Uskiw was re-elected in the election of 1981, in which the NDP under Pawley formed a majority government. He was named Minister of Government Services and Minister of Highways and Transportation on November 30, 1981. He was relieved of the former position on August 20, 1982, and of the latter on November 4, 1983, when he was appointed Minister of Business Development and Tourism with responsibility for the Manitoba Telephone System Act. Following another cabinet shuffle on January 30, 1985, he was named Minister of Natural Resources.[1]

Uskiw did not run for re-election in 1986, and in fact supported the Progressive Conservative candidate in Lac Du Bonnet (who was defeated). He personally joined the Tories after the election, and soon became one of the party’s leading consultants and financial contributors (There was a period when he may have been the party’s largest personal donor). Uskiw also spoke at meetings of Green’s Progressive Party, in which he argued that demands from the trade union movement had undermined his ministerial independence during the Pawley years.[4]

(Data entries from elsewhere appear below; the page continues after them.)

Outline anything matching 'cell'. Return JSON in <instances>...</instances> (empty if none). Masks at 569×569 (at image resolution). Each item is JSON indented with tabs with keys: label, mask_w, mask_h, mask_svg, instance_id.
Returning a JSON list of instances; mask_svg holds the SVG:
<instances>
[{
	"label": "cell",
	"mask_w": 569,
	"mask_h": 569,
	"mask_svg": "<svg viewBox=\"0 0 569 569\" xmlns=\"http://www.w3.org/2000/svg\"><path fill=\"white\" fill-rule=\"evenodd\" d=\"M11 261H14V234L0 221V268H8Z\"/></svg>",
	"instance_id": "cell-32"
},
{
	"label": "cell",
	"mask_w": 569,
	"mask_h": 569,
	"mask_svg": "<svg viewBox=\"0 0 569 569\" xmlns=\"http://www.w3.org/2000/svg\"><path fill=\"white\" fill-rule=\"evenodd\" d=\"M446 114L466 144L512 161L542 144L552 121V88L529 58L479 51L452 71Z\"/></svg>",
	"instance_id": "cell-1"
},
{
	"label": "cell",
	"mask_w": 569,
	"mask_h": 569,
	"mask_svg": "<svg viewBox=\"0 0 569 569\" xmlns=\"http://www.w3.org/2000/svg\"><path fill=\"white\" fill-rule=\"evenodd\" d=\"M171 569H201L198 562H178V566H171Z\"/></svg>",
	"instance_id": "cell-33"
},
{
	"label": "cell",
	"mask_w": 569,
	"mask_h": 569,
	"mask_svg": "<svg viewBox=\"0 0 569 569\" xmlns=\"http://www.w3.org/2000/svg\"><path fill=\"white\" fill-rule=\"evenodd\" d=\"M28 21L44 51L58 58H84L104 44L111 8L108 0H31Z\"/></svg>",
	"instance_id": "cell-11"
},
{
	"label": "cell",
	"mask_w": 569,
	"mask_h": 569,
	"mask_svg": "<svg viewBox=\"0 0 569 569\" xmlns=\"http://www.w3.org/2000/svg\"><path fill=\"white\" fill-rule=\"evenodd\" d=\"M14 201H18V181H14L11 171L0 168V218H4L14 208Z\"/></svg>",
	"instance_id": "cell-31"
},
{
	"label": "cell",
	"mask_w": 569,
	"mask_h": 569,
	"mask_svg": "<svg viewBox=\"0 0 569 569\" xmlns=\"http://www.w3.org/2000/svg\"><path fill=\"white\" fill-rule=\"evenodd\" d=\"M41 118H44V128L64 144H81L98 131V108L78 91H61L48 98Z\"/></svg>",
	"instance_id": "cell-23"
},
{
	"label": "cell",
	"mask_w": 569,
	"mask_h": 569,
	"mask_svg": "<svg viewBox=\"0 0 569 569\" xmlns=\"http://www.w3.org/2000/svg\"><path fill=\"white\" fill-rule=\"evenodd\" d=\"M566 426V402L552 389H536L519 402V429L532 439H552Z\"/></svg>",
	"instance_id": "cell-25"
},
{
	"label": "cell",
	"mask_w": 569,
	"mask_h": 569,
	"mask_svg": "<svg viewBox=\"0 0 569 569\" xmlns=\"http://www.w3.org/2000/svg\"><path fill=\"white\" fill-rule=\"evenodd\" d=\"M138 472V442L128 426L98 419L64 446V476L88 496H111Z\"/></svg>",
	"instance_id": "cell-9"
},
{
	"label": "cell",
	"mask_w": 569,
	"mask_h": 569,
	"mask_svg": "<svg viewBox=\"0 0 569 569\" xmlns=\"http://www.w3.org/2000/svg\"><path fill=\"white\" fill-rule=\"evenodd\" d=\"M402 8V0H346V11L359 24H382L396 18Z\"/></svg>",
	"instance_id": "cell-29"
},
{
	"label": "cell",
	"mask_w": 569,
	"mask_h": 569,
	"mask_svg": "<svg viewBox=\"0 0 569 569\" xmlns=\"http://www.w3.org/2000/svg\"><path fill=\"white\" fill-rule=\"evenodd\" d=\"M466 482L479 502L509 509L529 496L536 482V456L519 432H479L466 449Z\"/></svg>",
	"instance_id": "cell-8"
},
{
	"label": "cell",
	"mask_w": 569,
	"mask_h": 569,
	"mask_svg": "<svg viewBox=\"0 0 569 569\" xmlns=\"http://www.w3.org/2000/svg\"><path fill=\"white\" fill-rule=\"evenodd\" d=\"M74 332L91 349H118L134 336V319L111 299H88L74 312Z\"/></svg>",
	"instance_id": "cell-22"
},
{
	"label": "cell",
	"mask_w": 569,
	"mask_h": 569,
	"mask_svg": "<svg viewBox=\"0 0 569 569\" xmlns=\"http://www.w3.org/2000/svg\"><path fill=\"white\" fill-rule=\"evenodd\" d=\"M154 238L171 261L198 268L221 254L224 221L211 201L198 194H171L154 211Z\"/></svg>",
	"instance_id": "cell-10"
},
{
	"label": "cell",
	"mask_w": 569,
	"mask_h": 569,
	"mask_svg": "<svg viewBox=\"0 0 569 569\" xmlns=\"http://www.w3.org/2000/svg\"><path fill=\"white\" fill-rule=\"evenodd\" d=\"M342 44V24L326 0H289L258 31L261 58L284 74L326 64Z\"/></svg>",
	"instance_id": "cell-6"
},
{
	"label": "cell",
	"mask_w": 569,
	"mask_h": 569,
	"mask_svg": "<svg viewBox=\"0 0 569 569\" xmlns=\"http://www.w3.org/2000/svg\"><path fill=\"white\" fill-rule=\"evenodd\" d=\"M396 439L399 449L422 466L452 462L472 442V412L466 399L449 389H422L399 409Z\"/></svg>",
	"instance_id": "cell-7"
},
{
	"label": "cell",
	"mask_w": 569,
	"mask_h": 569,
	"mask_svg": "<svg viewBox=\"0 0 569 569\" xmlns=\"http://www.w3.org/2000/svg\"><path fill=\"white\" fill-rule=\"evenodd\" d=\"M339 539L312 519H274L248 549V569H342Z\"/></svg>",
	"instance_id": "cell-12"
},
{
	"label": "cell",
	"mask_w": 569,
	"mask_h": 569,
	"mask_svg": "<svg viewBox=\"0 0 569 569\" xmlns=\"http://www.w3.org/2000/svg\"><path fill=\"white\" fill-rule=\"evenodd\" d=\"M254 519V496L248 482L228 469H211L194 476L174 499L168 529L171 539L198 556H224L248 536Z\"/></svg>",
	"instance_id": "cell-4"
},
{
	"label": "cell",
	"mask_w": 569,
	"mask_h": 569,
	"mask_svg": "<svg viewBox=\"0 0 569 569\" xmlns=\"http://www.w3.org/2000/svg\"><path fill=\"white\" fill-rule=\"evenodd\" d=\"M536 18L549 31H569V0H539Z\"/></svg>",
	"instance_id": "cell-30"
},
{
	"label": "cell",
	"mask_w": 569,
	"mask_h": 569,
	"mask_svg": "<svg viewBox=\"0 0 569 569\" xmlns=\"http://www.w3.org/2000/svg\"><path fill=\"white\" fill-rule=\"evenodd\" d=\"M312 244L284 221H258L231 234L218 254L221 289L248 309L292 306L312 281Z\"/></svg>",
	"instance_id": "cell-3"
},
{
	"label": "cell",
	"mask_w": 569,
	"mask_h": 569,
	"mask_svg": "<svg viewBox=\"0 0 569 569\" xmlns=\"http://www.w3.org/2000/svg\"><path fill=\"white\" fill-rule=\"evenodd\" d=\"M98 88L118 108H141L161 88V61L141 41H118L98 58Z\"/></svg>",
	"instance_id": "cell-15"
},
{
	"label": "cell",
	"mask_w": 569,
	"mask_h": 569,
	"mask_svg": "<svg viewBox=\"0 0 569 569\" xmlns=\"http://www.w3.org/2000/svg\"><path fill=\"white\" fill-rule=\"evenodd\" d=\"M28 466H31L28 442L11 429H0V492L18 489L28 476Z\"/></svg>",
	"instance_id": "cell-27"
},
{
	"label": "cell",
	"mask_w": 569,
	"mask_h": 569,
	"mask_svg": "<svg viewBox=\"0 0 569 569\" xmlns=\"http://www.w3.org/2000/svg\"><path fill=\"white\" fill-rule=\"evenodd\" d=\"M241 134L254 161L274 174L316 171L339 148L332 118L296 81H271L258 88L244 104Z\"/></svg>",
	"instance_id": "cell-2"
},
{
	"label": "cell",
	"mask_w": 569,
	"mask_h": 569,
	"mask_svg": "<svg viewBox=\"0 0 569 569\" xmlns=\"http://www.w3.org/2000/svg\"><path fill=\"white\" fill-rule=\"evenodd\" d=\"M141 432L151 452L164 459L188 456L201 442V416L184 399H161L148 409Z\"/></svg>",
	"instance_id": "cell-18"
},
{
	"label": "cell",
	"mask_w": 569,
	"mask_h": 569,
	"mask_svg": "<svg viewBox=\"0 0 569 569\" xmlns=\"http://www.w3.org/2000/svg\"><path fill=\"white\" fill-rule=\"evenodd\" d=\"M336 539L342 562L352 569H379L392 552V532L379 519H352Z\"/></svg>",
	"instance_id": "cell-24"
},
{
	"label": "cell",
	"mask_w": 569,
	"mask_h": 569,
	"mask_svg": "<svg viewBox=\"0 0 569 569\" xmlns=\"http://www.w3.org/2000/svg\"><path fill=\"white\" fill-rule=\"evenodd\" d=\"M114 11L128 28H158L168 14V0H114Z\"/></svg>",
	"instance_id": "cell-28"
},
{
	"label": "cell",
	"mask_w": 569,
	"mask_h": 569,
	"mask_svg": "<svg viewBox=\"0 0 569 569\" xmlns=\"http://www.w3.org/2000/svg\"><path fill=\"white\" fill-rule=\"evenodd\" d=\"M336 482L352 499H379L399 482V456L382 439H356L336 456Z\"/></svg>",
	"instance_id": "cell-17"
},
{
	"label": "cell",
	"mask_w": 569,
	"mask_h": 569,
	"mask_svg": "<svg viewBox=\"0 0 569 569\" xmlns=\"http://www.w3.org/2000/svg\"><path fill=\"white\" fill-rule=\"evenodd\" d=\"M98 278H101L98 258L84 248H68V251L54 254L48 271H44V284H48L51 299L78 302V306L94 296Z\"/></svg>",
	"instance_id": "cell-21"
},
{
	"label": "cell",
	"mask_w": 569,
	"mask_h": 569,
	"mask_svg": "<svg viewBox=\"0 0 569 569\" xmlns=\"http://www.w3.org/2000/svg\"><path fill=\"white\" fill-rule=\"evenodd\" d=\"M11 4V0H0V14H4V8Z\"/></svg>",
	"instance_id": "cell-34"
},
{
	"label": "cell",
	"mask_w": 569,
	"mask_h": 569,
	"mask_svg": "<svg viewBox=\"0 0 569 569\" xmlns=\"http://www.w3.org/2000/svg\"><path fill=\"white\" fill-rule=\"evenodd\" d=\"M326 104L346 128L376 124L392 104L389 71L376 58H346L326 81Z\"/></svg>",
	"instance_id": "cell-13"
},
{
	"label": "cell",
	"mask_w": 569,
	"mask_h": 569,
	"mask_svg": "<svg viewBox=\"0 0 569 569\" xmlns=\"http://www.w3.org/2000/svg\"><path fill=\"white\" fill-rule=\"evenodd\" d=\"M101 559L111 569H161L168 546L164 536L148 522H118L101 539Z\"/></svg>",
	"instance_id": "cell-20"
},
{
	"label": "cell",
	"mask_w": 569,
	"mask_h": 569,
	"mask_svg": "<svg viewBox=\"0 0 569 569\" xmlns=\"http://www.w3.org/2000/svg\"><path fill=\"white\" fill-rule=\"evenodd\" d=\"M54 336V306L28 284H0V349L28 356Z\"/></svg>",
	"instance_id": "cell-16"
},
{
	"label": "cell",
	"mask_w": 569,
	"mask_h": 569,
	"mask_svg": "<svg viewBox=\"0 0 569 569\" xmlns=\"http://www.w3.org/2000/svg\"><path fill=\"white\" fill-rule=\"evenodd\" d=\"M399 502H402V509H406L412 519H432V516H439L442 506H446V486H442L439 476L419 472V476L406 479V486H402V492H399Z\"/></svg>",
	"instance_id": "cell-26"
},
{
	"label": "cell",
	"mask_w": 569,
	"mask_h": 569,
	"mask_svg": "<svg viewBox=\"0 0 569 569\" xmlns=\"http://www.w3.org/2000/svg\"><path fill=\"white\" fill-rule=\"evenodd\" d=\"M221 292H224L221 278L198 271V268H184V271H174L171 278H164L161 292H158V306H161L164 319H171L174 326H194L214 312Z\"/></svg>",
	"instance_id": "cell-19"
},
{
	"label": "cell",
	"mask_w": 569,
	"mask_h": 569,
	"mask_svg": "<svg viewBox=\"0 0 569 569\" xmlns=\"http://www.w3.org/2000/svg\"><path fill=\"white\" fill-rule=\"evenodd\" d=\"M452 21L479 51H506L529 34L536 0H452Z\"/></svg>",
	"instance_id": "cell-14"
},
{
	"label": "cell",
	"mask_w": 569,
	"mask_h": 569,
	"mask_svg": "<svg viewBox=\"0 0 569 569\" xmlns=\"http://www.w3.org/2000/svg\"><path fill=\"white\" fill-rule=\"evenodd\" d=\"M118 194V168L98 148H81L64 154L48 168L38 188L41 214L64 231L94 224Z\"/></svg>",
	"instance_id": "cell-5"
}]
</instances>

After retiring from politics, he operated a consulting business.[5] He did not seek a return to active politics after 1986. In the 1990s, he chaired a commission overseeing changes to the province’s Personal Injury Protection Plan.[4]

While in office, Uskiw supported the expansion of nuclear power in Manitoba.

Although he was no longer a member of the New Democratic Party at the time, Uskiw supported Edward Schreyer’s bid to return to the Canadian House of Commons in the 2006 federal election[8]

Uskiw died in hospital in Selkirk at the age of 77[2] after a lengthy battle with colon cancer.[7]